Mercy è il suo diciassettesimo lavoro da solista e, a ottant’anni suonati, lo proietta ancora una volta oltre. Oltre la musica dei nostri giorni e dei giorni passati, oltre i generi e le classificazioni, oltre le diatribe analogico/digitale, oltre il concetto di classico e moderno, perfino oltre se stesso. E lo fa con settanta minuti in cui Cale ficca dentro un’intera vita: la musica classica e il punk, le colonne sonore, le sperimentazioni avant e tutta la coolness arty che lo accompagna da sempre, con uno sguardo dall’alto su ciò che ci circonda in questi strani e pericolosi anni che ci ritroviamo a vivere (date un’occhiata al testo della title track che apre il disco, realizzata con Laurel Halo, o di Time Stands Still, in cui invece Cale si incastra ai Sylvan Esso). Cale è qui e ora con questo disco, non presta il fianco alla sua ingombrante storia e neanche al nuovo che avrebbe potuto inghiottirlo.
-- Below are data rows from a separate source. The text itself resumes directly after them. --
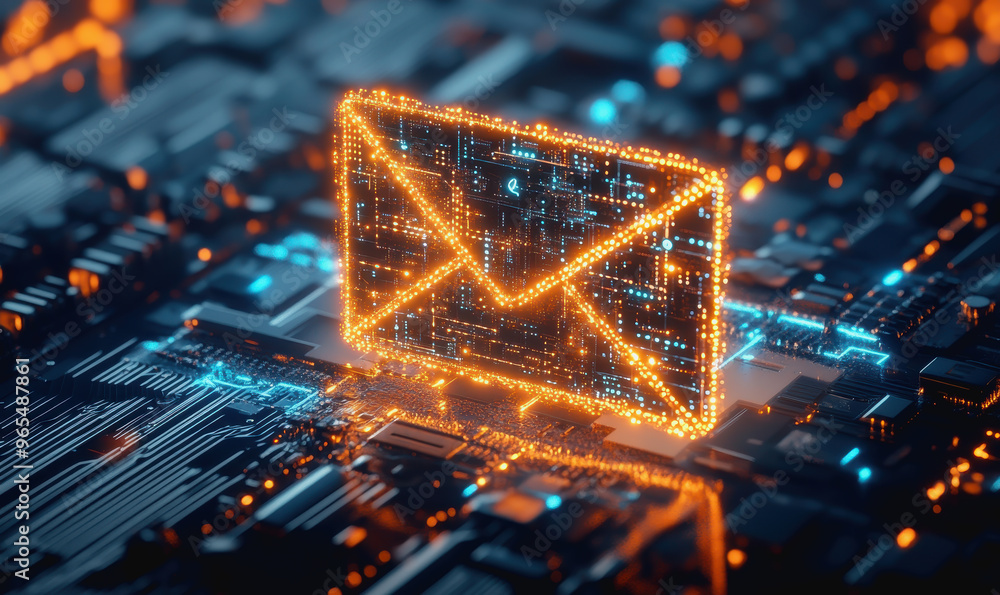 Poster digital envelope on circuit board representing modern tech communication and futuristic email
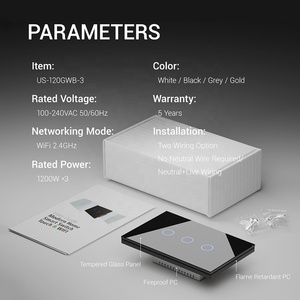 Persegi panjang Triple Smart <span class=keywords><strong>Switch</strong></span> 3 cara tiang tunggal 2.4Ghz Wifi kaca sentuh Smart <span class=keywords><strong>Switch</strong></span> kompatibel dengan netral atau tidak netral - Product Image 4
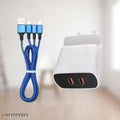 Fast Charging Dual USB Charger, Usb Type C and Micro Usb Charging, iphonee,Type-C & Micro USB Charger Adapter Mobile Charger, 1 Meter Type C Cable + Micro Usb Cable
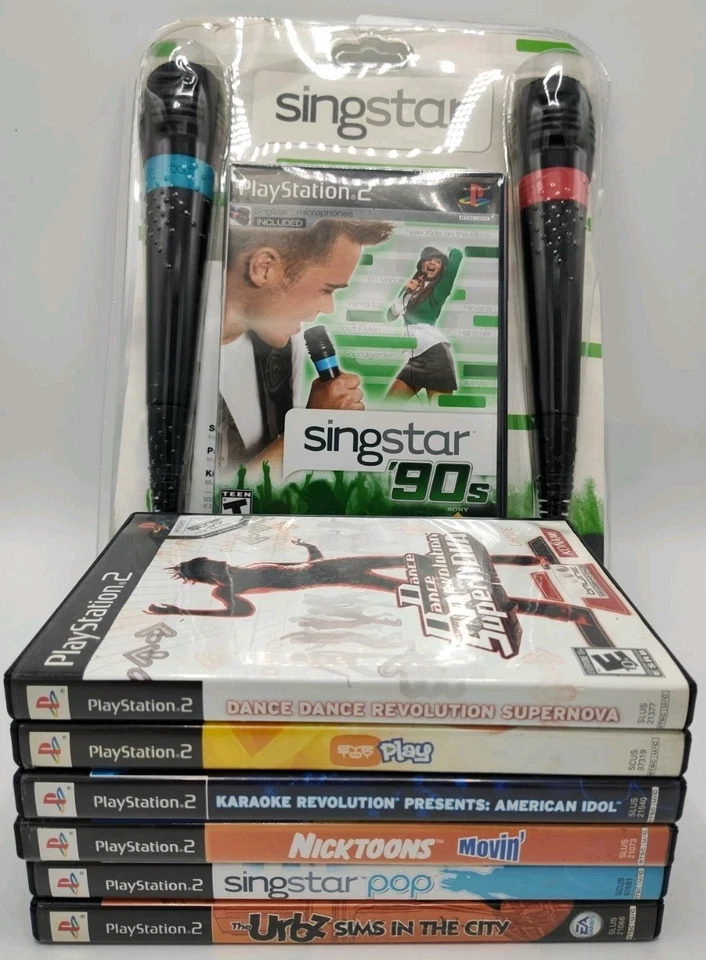 PS2 SingStar/EyeToy Paquete 7 Juegos + 2 Micrófonos + Cámara EyeToy + 1 Tarjeta de Memoria ¡PROBADA! Foto 3 de 4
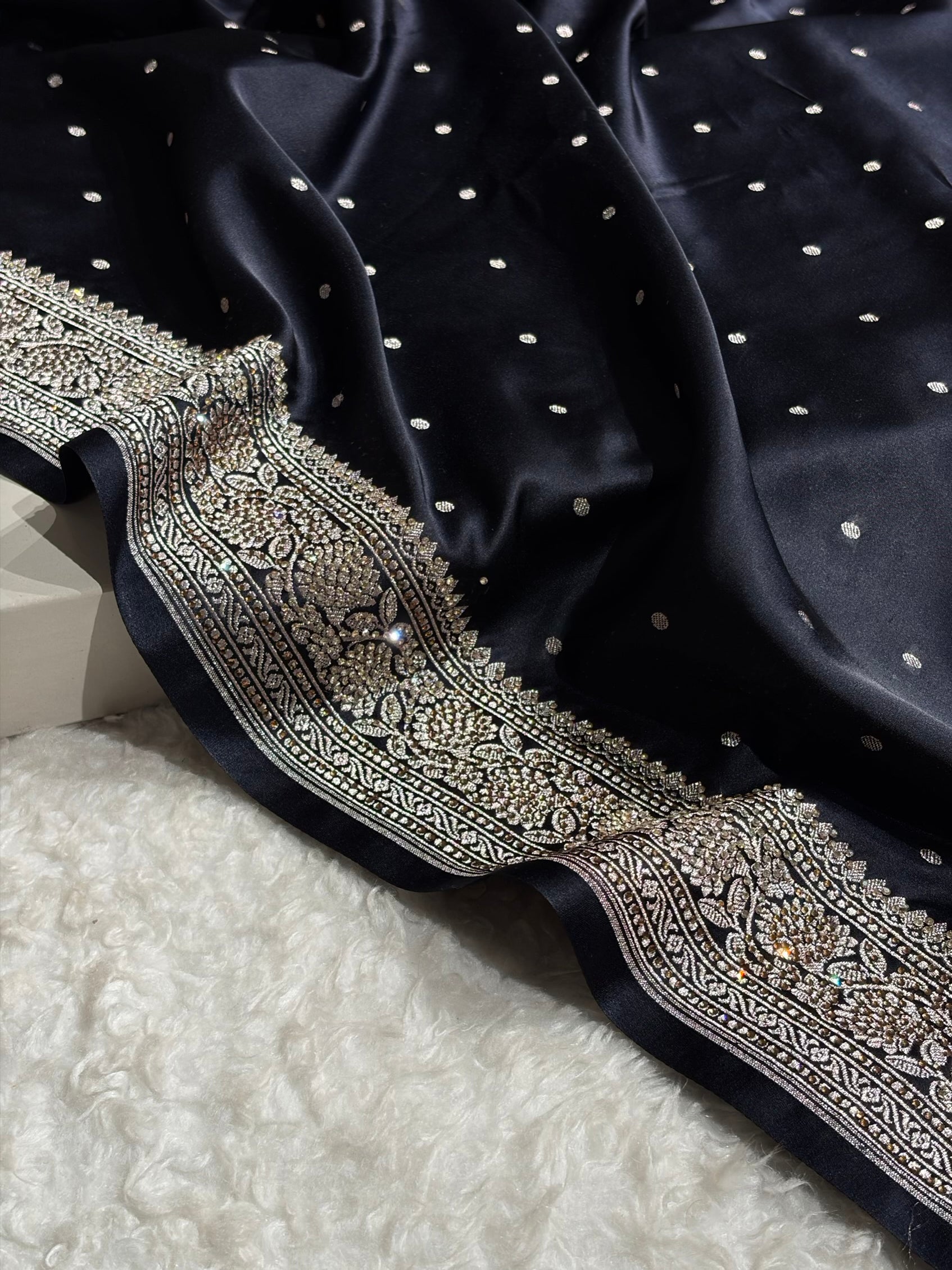 Black Shades Booti With Swarovski Stone Work Mashru Silk Saree BMS65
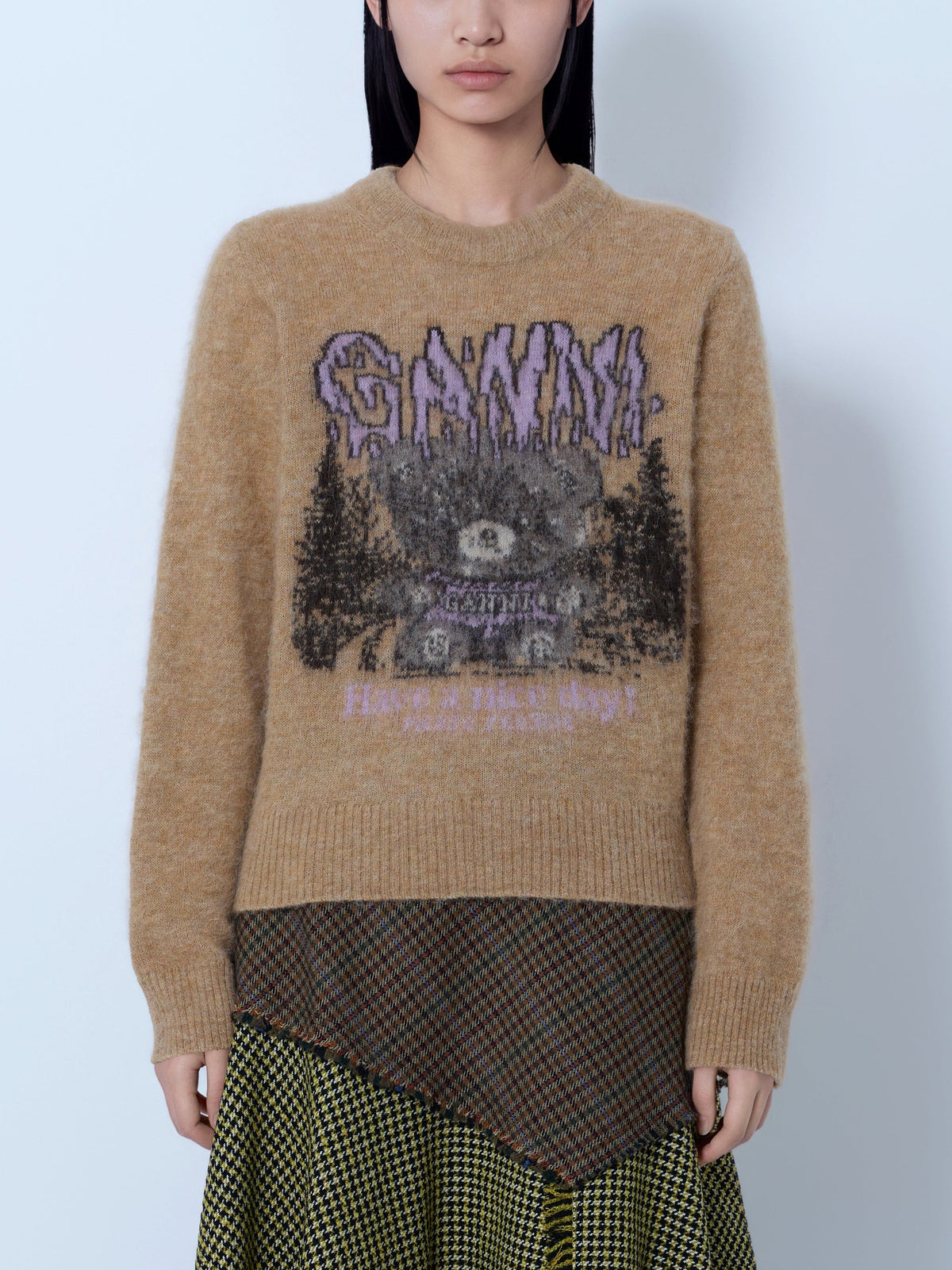 Brushed alpaca teddy sweater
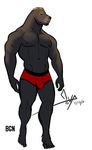  2016 abs anthro barefoot bgn biceps biped black_nipples boxers_(clothing) brown_fur brown_hair bulge clothed clothing digital_media_(artwork) front_view full-length_portrait fur hair male mammal marine mendo_(bgn) muscular muscular_male navel nipples pecs pinniped portrait red_bottomwear red_clothing red_underwear sea_lion short_hair signature simple_background solo standing topless underwear whiskers white_background 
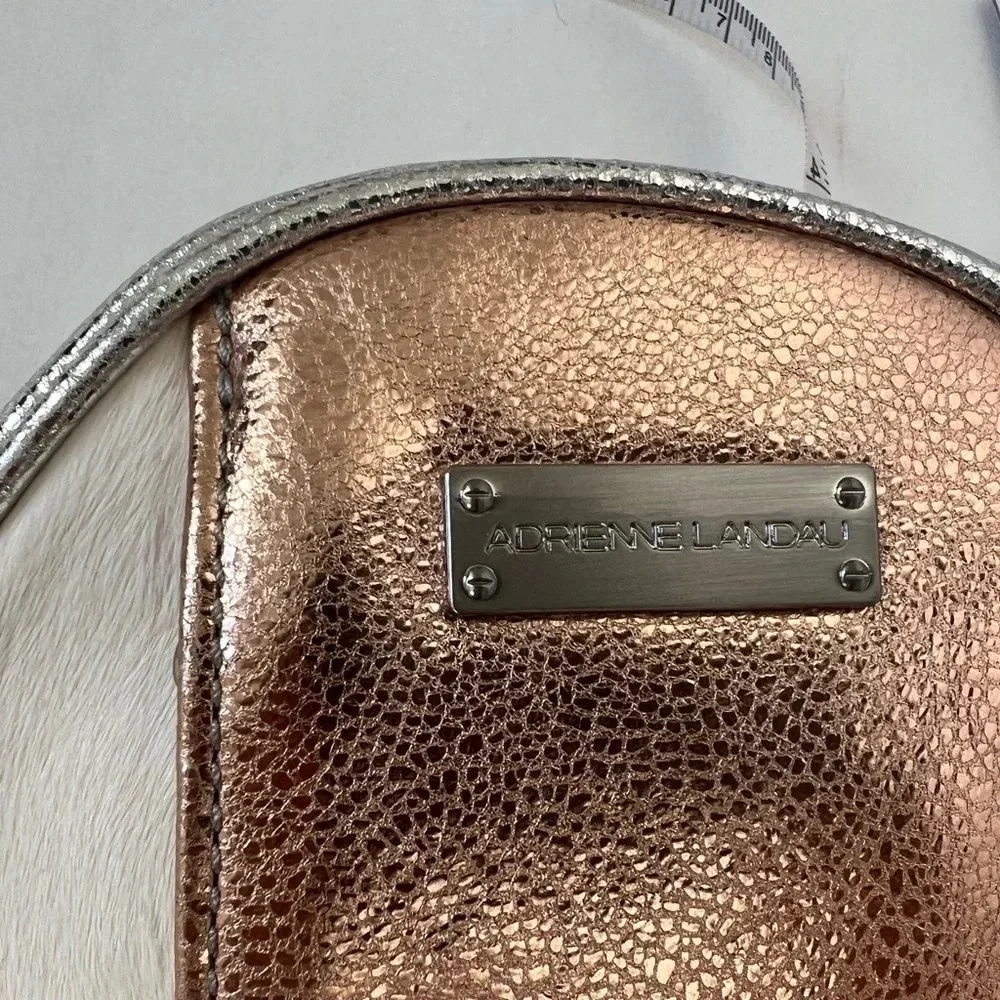 ADRIENNE LANDAU Round zipper Cross Body Silver Rose Gold Pony Shoulder Bag Purse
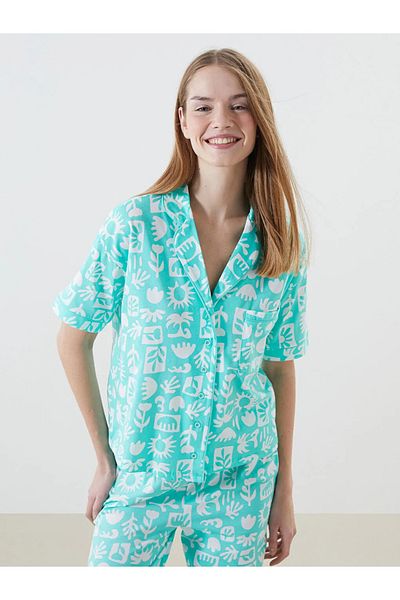 LC Waikiki LCW DREAM Set de pijamale pentru femei cu model de guler de cămașă verde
Tra echi e riverberi, tuffi in un’elettronica da post umanità e sezioni d’archi e pianoforte che lo ricacciano indietro, l’ex Velvet Underground mette in scena la sua personalissima rappresentazione dei nostri giorni. Gli sbuffi industriali di Marilyn Monroe’s Legs (Beauty Elsewhere) (sui quali Cale ha lavorato col produttore Actress) ne sono un’ottima rappresentazione, così come l’ansiogena The Legal Status Of Ice, dove accompagnato dai londinesi Fat White Family riflette sulla questione climatica. Il passato, quello ingombrante di cui abbiamo già detto, si rifà sotto nell’ispirazione di Night Crawling, che è un viaggio nel tempo in compagnia dell’amico David Bowie, oppure in Moonstruck (Nico’s Song), che già dal titolo manifesta l’omaggio alla compianta algida musa di Warhol, che con Cale, Reed e gli altri aveva dato vita a uno dei più grandi capolavori della storia della musica.
Leggendario come pochi altri esseri umani ancora in vita, essenziale come ancora meno, quello di John Cale è un percorso ineccepibile che trova in questo “Mercy” una quadratura perfetta, nell’accostamento degli spunti tirati in ballo, nella classe con cui sono stati esplicitati, nella presenza mai invadente dei seppur tanti collaboratori chiamati in causa per realizzarlo, che sembrano stare sempre un passo indietro in ossequioso rispetto del colosso davanti al quale si trovano. Ancora una volta senza compromessi e senza ammiccamenti, sempre lì dove le ombre avvolgono tutto.